Please repeat the data word for word, starting with the line that contains "Find cell. (SVG masks)" and going on through the line that contains "31L125 23L116 18L109", with both of those lines included. Leave the pictures out of your answer.

----------------

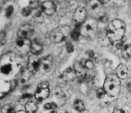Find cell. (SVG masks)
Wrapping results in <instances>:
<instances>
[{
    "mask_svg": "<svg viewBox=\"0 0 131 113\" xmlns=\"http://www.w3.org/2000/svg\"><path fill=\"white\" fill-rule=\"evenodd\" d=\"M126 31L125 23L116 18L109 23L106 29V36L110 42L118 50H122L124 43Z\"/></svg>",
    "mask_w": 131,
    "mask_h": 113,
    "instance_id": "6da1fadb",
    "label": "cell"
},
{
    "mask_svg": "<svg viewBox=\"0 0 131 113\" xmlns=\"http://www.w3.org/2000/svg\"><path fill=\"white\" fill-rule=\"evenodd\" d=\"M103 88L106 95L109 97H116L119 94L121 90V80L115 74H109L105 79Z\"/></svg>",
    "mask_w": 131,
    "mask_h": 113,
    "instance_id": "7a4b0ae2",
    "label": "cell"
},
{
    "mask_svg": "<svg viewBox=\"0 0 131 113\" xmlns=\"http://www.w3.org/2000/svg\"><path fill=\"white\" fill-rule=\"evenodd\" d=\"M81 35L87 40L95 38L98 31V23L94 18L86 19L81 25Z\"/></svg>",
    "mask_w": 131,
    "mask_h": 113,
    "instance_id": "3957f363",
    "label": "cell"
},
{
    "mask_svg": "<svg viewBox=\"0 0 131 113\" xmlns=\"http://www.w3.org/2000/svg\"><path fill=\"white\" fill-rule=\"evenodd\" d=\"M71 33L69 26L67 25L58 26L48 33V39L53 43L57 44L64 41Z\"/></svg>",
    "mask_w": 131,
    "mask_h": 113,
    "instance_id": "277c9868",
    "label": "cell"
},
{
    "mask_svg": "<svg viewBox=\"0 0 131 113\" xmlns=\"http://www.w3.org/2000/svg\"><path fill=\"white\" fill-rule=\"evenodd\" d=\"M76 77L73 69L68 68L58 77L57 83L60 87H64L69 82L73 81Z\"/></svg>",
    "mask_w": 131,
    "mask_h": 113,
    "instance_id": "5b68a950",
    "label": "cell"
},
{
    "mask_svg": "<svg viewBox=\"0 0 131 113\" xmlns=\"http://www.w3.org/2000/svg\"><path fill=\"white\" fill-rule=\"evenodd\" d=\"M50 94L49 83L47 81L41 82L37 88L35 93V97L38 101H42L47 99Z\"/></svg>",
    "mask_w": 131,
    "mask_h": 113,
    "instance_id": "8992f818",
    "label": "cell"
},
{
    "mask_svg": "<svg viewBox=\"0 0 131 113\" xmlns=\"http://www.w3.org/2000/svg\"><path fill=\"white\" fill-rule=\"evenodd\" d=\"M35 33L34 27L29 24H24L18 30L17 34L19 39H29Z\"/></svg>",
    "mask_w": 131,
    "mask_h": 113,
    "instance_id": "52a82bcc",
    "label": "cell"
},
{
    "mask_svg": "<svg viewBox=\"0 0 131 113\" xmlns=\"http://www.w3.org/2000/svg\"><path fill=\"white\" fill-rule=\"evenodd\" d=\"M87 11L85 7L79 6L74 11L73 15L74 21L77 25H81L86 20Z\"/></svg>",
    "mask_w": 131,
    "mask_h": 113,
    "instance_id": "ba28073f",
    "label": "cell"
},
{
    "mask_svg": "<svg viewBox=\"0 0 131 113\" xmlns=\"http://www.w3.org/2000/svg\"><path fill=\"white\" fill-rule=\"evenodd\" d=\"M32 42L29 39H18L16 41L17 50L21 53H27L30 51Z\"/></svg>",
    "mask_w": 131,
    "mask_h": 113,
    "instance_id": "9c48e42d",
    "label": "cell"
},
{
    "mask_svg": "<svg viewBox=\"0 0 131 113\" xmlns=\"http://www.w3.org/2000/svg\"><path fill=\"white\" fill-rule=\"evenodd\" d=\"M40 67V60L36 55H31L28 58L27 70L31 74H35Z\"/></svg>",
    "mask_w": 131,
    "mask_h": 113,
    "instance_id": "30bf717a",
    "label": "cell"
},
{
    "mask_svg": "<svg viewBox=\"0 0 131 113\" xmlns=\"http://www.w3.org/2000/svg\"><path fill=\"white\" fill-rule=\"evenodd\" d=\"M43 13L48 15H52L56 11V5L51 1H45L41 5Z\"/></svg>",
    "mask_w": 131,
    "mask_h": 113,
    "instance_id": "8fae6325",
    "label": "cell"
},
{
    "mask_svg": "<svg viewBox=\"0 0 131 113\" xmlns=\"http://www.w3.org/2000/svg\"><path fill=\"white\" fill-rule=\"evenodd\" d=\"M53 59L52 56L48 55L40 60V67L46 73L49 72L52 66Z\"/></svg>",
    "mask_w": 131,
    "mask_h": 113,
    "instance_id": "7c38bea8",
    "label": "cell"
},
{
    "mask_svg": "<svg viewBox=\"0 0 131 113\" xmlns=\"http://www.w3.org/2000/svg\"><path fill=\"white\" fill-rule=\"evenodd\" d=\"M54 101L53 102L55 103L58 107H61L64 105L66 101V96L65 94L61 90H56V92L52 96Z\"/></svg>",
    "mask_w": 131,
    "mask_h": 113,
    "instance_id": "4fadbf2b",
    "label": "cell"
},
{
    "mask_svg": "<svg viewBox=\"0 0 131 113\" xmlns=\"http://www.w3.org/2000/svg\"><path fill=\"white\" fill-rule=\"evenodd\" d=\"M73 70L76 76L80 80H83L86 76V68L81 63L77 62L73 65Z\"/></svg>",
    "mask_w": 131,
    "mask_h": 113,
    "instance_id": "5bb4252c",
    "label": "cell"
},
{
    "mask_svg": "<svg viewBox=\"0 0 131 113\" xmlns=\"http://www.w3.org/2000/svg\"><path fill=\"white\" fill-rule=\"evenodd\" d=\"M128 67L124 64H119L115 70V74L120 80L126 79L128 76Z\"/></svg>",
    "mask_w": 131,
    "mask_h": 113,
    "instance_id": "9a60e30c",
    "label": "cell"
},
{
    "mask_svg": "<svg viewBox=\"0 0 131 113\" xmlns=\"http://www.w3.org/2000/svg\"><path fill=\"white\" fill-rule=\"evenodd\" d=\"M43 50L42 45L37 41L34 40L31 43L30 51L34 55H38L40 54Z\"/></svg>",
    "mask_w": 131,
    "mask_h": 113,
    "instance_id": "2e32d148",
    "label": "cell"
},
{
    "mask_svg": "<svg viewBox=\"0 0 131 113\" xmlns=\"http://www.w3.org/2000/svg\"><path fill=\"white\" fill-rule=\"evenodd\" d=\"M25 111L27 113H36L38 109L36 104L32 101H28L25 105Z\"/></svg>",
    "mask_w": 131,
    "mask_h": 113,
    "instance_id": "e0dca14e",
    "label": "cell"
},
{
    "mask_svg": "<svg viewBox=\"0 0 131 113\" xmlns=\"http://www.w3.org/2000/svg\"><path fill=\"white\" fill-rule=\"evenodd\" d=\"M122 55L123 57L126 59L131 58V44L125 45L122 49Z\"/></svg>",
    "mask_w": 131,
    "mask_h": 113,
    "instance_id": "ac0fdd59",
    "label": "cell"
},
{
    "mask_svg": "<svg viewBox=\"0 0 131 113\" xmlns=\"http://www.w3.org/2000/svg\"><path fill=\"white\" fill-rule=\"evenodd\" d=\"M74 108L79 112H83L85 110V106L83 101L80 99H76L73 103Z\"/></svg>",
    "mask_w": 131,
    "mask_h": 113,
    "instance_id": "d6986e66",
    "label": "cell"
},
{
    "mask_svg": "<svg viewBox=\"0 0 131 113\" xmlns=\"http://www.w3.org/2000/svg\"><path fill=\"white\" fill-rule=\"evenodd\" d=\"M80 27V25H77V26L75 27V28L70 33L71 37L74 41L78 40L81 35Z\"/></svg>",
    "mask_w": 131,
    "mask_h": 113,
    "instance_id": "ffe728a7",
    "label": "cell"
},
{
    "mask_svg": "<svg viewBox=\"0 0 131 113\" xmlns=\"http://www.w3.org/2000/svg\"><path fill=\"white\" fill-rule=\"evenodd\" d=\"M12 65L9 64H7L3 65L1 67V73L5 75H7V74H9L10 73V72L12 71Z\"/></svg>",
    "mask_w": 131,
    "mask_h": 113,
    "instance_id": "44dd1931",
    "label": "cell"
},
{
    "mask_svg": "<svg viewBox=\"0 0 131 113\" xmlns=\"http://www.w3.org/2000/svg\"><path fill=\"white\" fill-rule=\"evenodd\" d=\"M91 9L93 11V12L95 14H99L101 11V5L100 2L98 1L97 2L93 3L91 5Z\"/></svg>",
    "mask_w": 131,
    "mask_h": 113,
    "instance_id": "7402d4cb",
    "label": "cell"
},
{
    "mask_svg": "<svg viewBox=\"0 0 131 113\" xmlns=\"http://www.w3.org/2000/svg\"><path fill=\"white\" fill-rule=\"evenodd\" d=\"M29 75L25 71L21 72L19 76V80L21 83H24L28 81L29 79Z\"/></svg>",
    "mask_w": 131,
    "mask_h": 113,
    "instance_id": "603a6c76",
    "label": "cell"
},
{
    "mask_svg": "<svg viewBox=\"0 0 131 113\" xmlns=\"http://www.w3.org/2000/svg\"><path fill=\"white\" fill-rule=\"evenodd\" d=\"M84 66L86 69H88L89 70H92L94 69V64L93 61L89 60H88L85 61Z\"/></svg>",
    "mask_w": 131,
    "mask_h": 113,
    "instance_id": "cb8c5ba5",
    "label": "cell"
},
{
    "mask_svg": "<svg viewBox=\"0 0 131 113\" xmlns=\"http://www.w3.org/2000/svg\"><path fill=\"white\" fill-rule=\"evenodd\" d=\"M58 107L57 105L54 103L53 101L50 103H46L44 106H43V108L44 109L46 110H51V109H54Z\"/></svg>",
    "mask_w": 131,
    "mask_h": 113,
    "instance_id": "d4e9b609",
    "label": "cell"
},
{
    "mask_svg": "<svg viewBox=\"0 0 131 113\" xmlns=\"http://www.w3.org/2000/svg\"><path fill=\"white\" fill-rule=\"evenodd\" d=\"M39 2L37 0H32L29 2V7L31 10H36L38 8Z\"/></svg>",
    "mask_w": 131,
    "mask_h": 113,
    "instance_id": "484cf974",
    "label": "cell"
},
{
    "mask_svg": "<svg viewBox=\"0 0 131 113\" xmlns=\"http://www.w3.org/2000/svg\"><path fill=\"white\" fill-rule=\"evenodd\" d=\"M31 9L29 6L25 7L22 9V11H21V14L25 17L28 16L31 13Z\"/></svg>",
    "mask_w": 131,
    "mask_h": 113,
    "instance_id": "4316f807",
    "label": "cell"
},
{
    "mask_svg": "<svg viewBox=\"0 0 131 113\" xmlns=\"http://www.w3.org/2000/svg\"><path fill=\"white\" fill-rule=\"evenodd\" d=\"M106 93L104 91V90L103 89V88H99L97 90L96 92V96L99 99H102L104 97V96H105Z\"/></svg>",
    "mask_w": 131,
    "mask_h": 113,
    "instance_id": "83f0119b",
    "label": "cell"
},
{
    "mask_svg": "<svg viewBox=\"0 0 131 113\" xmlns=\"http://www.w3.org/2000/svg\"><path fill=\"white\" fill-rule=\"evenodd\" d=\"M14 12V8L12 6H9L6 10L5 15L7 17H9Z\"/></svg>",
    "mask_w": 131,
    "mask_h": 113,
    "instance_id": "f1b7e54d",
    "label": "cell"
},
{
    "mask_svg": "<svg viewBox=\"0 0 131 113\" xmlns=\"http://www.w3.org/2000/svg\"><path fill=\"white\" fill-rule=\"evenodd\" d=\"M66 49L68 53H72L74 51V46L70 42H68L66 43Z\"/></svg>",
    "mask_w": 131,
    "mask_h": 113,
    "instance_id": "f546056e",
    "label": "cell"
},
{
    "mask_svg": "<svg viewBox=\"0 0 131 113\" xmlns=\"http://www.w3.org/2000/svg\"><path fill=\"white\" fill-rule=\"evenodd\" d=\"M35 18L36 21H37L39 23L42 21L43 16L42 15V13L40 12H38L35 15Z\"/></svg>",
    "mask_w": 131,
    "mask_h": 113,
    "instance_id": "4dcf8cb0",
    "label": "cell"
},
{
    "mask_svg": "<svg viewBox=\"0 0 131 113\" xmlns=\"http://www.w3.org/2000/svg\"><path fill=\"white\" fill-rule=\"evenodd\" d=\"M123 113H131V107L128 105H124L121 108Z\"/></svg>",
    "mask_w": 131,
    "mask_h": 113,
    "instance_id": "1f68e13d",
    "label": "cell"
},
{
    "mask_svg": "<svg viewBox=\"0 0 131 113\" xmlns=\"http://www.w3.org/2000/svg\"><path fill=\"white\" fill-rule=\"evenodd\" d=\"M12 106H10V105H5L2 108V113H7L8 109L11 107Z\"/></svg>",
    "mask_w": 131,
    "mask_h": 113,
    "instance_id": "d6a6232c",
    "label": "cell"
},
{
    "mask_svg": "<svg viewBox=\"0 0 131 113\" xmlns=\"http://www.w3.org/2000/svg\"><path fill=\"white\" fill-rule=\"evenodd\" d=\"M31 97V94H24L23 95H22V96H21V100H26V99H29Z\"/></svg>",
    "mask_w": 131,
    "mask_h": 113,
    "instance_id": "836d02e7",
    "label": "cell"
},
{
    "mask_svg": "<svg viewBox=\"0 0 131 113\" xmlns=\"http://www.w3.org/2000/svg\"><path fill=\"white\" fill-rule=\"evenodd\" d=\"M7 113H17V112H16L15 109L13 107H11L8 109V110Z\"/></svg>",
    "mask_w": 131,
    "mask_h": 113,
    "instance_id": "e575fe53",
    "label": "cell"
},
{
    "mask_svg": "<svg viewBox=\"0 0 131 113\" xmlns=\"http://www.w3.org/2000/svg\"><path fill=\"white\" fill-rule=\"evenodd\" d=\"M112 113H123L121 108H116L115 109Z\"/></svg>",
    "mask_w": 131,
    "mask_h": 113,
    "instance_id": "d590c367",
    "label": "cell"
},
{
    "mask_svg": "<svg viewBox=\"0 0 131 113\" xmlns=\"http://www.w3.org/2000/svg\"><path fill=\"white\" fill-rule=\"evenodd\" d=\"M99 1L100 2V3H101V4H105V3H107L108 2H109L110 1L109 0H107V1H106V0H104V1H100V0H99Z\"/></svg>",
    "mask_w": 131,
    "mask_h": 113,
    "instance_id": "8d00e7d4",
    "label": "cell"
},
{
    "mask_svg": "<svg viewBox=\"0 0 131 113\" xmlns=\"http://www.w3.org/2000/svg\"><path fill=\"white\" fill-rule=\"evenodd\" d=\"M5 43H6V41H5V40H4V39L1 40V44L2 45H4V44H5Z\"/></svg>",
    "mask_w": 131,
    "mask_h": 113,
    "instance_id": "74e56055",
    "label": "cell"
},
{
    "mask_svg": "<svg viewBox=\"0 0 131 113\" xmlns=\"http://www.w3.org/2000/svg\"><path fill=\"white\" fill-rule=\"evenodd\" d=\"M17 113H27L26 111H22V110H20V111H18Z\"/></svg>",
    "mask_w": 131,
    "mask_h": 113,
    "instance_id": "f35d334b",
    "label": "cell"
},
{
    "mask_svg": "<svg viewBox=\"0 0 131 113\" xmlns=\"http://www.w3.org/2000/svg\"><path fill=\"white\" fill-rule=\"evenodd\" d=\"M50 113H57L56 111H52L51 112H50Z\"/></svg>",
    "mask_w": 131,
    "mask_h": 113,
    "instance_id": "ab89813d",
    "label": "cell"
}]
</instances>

----------------

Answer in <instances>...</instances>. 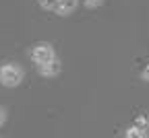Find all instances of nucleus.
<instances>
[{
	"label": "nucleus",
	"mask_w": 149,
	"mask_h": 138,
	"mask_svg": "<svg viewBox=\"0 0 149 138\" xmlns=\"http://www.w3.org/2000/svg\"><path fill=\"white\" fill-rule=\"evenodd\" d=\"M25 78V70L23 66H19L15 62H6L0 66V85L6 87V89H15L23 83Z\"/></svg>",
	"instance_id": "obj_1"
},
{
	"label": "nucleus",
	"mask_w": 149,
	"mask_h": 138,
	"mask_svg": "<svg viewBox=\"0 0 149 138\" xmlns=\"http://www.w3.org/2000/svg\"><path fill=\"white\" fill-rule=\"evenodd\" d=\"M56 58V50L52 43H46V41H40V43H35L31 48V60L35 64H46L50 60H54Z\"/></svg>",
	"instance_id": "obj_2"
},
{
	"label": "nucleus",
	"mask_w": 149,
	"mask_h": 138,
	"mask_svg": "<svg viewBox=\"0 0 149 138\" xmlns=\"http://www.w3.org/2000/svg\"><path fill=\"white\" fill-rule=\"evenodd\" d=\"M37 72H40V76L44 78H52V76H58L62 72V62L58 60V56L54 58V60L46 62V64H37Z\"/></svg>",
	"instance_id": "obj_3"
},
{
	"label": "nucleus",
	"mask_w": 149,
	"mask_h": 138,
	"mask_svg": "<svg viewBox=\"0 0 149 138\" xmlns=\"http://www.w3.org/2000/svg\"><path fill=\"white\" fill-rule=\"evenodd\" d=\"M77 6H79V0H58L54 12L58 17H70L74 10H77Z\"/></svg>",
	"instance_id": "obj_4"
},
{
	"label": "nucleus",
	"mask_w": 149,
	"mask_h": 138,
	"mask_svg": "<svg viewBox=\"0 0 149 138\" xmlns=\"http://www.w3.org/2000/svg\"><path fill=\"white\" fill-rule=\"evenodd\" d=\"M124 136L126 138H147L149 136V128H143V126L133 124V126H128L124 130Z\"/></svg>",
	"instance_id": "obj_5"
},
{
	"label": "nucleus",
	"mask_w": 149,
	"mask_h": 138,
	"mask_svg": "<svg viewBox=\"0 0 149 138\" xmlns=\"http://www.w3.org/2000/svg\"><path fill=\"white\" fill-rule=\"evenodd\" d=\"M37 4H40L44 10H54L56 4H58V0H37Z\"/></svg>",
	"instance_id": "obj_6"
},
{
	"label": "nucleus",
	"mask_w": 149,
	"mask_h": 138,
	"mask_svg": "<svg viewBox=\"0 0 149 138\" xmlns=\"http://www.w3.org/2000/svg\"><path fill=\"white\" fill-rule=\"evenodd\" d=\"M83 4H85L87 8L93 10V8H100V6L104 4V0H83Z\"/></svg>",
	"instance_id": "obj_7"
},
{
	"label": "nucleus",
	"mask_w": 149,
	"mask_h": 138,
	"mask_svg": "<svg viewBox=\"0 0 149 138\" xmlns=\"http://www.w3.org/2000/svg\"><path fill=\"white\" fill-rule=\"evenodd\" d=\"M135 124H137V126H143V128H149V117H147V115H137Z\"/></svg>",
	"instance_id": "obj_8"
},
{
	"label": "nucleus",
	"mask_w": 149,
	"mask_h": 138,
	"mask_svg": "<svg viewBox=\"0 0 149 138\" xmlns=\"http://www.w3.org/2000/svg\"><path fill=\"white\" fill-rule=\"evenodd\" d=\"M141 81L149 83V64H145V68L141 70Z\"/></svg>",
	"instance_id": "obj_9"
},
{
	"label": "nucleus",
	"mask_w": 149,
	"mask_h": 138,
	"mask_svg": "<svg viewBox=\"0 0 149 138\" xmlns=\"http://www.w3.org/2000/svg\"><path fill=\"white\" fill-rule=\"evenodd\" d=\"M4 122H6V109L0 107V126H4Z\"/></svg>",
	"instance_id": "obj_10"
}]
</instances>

----------------

■ **Result below**
Find cell. (SVG masks)
Wrapping results in <instances>:
<instances>
[{
    "mask_svg": "<svg viewBox=\"0 0 131 113\" xmlns=\"http://www.w3.org/2000/svg\"><path fill=\"white\" fill-rule=\"evenodd\" d=\"M126 31L125 23L116 18L109 23L106 29V36L110 42L118 50H122L124 43Z\"/></svg>",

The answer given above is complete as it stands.